Schnabel, Amalric and scenarist Ronald Harwood excel at conveying the sharp, tart processes of Bauby’s mind. Amalric’s Bauby can be compared with Daniel Day-Lewis’ Christy Brown in My Left Foot, but Day-Lewis at least was allowed to speak. Amalric must convey all of Bauby’s quickness of mind and spirit through the one moving eye, and this he does to a remarkable degree. Of course it helps that he has flashback scenes as the able-bodied Bauby, a self-centered but well-meaning sybarite. One scene depicts Bauby giving his elderly father a shave as they talk frankly about women; the scene, as played by Amalric and the venerable Max von Sydow, is a textbook example of how to play deep emotion beneath a light, bantering surface. (A later scene, depicting the last telephone call between the now-immobilized Bauby and his frail, dying father, has few equals for its simple, overwhelming poignancy. How the Motion Picture Academy could have overlooked Amalric and von Sydow in the past year’s Oscar nominations is utterly beyond me.)

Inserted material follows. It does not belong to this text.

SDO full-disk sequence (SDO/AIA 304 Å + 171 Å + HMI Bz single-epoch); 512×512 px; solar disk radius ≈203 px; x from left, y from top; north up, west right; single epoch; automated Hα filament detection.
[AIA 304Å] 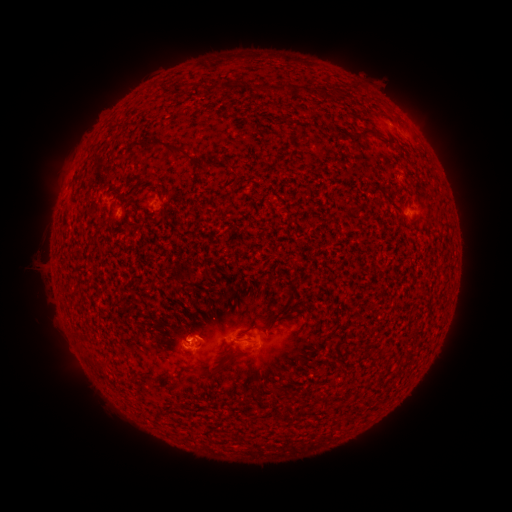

The film never tries to sanctify Bauby; he had a messy life before the stroke, and its aftermath only compounds the mess. One agonizing scene has the faithful Celine (Emannuelle Seigner), who has sacrificed a great deal for Bauby’s sake, being forced to field a phone call from Bauby’s last mistress Ines (Agathe de la Fontaine), who hasn’t even bothered to visit. Celine must convey Ines’ question to Bauby whether he wants her to come. He blinks out his answer, to Celine’s obvious pain: “More than anything.” At another point, the pious Marie takes Bauby to Mass. He appreciates her kindness and her prayers, but remains a skeptic, remembering a semi-comic trip to Lourdes with Ines. (In a witty doubling-up, Schnabel has Jean-Pierre Cassel, in one of his last film appearances, play both the compassionate priest of Marie’s church and a venal, fast-talking souvenir salesman at Lourdes. Schnabel has a predilection for actors in dual roles; in Before Night Falls, he had Johnny Depp portray both a sadistic police captain and a flamboyant drag queen.)
In the end, Bauby and his plight can’t be reduced to bromides, and we should bless Schnabel and Harwood for not even trying. I remember a quote from Mark Twain, to the effect that a man’s true autobiography is the record of what goes on in his mind. The Diving Bell and the Butterfly is a prime example of the attempt to capture that in literature, and the film version may be the outstanding attempt to do so cinematically. Surrounded as in his earlier days by beautiful, adoring women—Celine, Marie and Henriette, to be joined later by Claude (Anne Consigny), the publisher’s assistant who took the dictation for the book—Bauby has nothing left but to examine and express the essence of his being. More than any film I can think of, The Diving Bell and the Butterfly is about the very state of being, of consciousness—the burden of it, but also, far more, the blessing. It is a film about what it means to be a human being, and what that mostly means, Schnabel and Harwood conclude, is love. Bauby in the end was lucky enough to be surrounded by love and devotion of the very highest sort, and in the end he expressed his gratitude for it, letter by letter, blink by blink. Putting it together.